Todd Starnes, host of Fox News & Commentary on Fox radio, recently posted an article that supports a pledge recently signed by many Religious leaders, in which they commit to rising up with acts of “Civil Disobedience” to highlight their opposition to Gay Marriage.
I am puzzled by this: how could “Civil Disobedience” be exercised here? “Civil Disobedience” is the act of deliberately, nonviolently and publicly transgressing a law that prohibits you from exercising rights that others can exercise without a second thought – highlighting the inconsistencies inherent in allowing some people a right that is denied to others. Further, such disobedience is done from a position of powerlessness and humility, allowing the “illegal” act you perform to speak for itself through confronting others with the pain and injustice you personally experience because of that unjust law. The point is never to directly hurt the other, but rather to force them to see the injustice they are participating-in or allowing to happen (and therefore are complicit in inflicting upon you).

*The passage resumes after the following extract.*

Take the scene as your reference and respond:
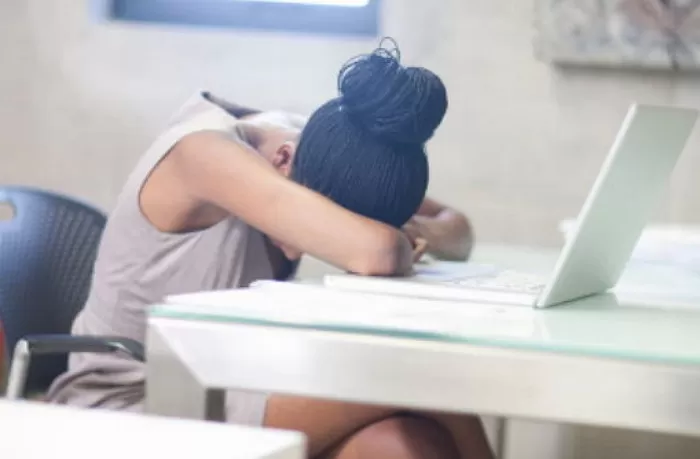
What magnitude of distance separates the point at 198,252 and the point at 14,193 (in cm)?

Currently, the U.S. Supreme Court is considering whether to widen the legal definition of marriage, so that anyone can marry the person whom they love. We all know and acknowledge this will be hard to accept for some. I think it is right and proper – and compassionate – to be cognizant and understanding of this, even though we do not share their opinion, and are not called to set aside our own expanded sense of what is just and right for the purpose of alleviating that discomfort.
But, what law could those (who oppose such a change) disobey to show how their own liberties are being unjustly limited in this case? Refusing to serve another because they are married to someone of the same sex doesn’t do it – the only person you’d be hurting is yourself (and perhaps those who depend on you) through the resulting loss of income.